- _Supplied material_
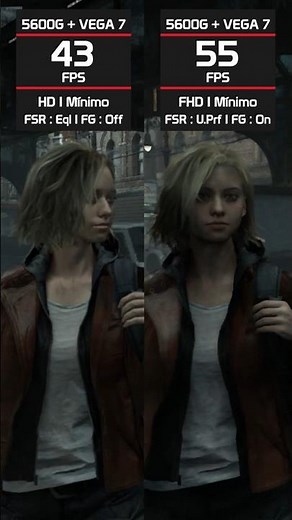 Resident Evil Requiem RYZEN 5 5600G VEGA 7 Graphics Comparison #shorts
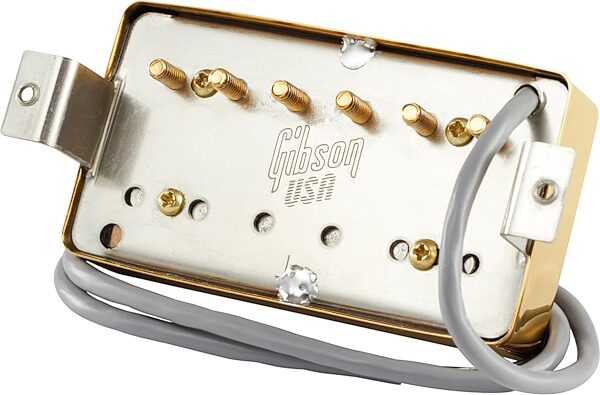 Gibson 490R Modern Classic Rhythm Humbucker Pickup, Gold, Action Position Back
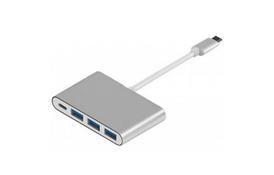 Переходник Type-C 3.1 to 3xUSB 3.0 + Type-C 10 cm Atcom (12808) - Фото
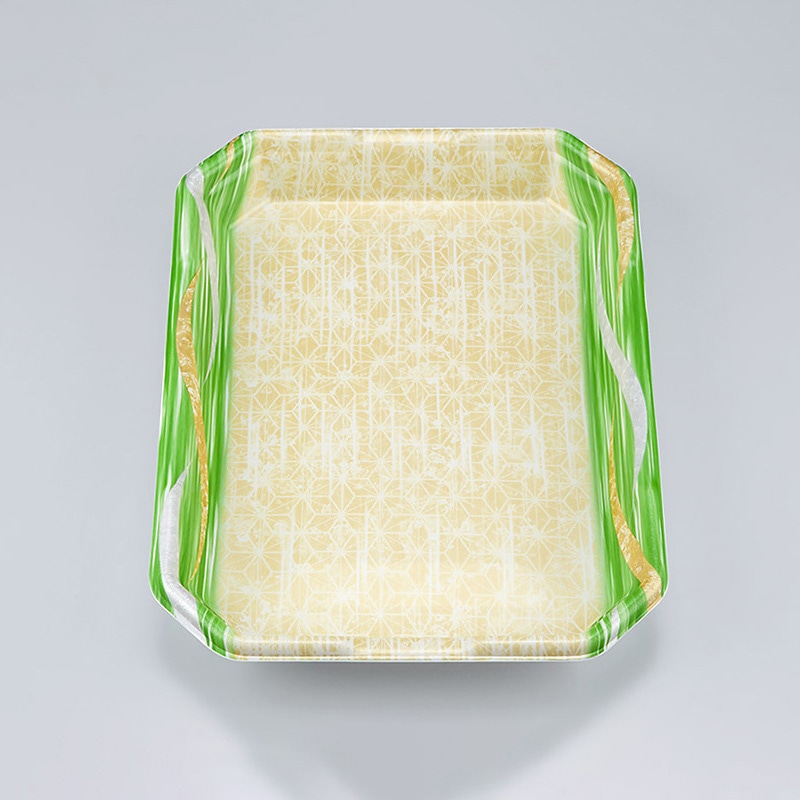 シーピー化成 精肉用トレー L-カク3.5 滝川緑 50枚/袋(ご注文単位6袋)【直送品】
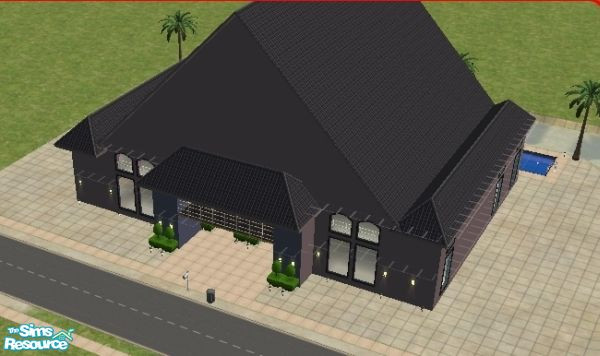 Sims 2 — Family Home by Kittenxo — 5 Bedroom 2 story large family house, pool and spa 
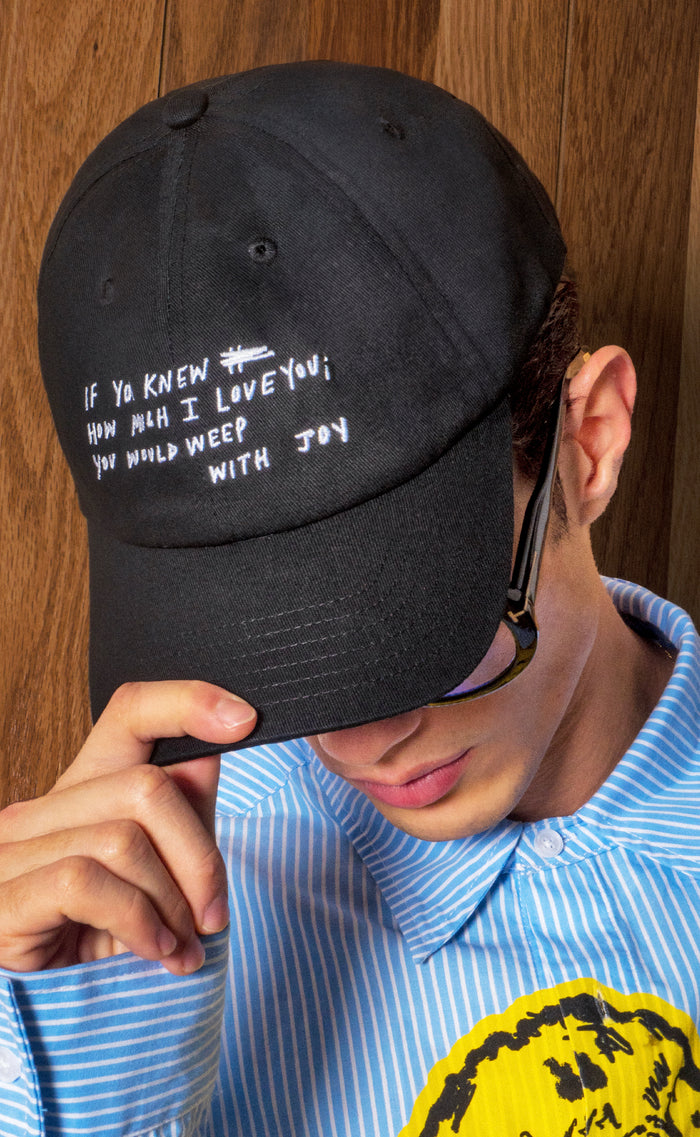 'If You Knew...' Embroidered Hat - Patrick Church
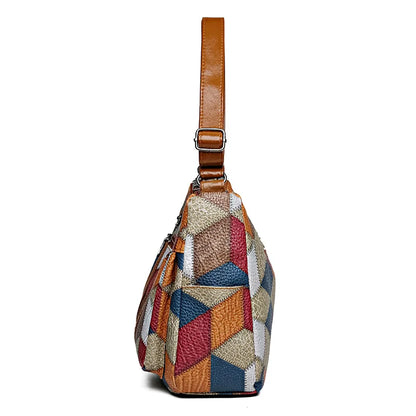 Bolso cruzado Vintage elegante para mujer, bolso de moda, bolso de hombro con múltiples bolsillos, bolso cruzado Retro que combina con todo para uso diario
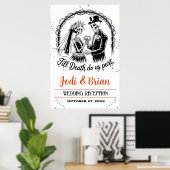 死がハロウィーンの歓迎結婚を果たすまで ポスター (ホームオフィス)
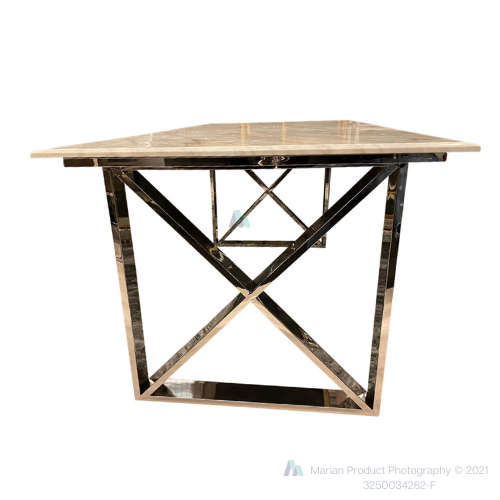 Eettafel Rixos Wit Marmer 180 x 90 cm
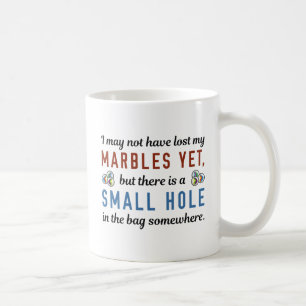 Caneca De Café Mármores de Buraco Pequeno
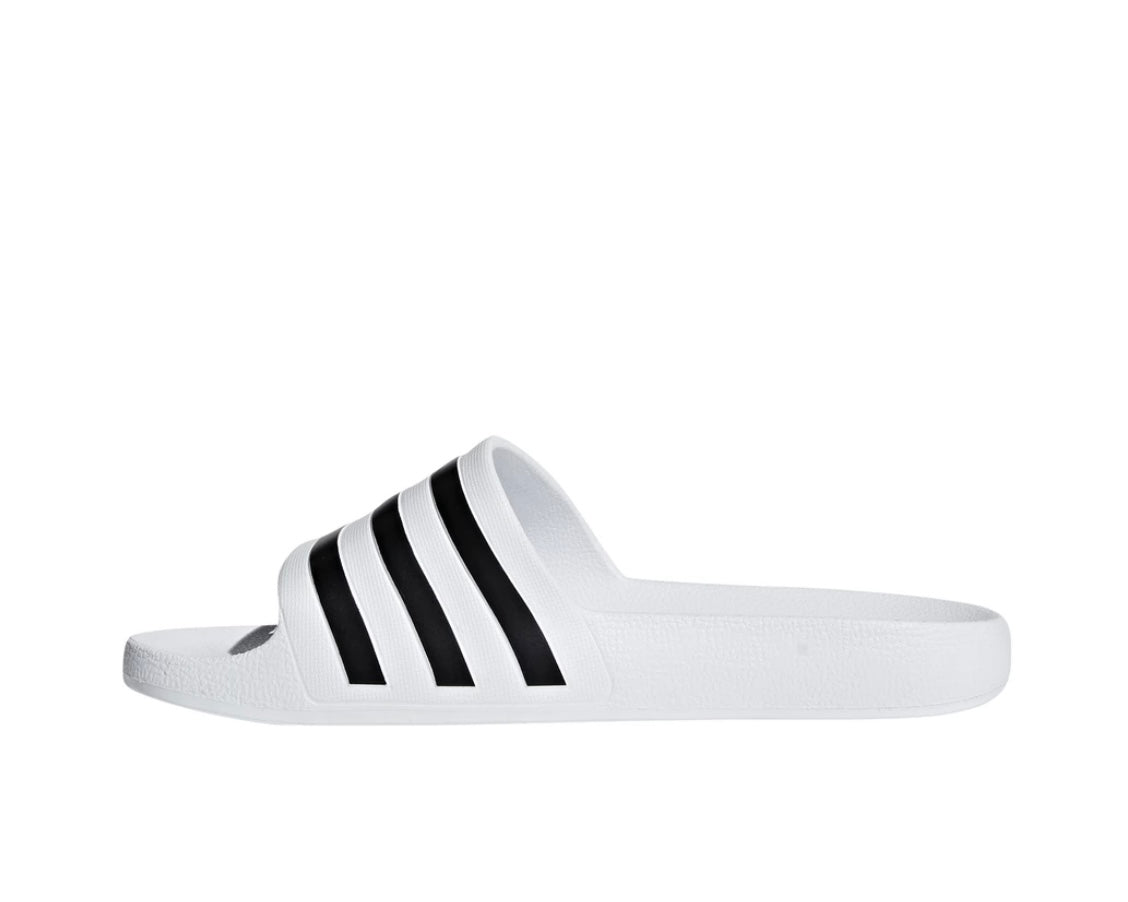 ADIDAS ADILETTE AQUA SLIDES ‘CLOUD WHITE’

- _Work required_
Set each line of the records down exactly, leaving every picture out.

- _Answer for the task_
 Resident Evil Requiem RYZEN 5 5600G VEGA 7 Graphics Comparison #shorts
 Gibson 490R Modern Classic Rhythm Humbucker Pickup, Gold, Action Position Back
 Переходник Type-C 3.1 to 3xUSB 3.0 + Type-C 10 cm Atcom (12808) - Фото
 シーピー化成 精肉用トレー L-カク3.5 滝川緑 50枚/袋(ご注文単位6袋)【直送品】
 Sims 2 — Family Home by Kittenxo — 5 Bedroom 2 story large family house, pool and spa 
 'If You Knew...' Embroidered Hat - Patrick Church
 Bolso cruzado Vintage elegante para mujer, bolso de moda, bolso de hombro con múltiples bolsillos, bolso cruzado Retro que combina con todo para uso diario
 死がハロウィーンの歓迎結婚を果たすまで ポスター (ホームオフィス)
 Eettafel Rixos Wit Marmer 180 x 90 cm
 Caneca De Café Mármores de Buraco Pequeno
 ADIDAS ADILETTE AQUA SLIDES ‘CLOUD WHITE’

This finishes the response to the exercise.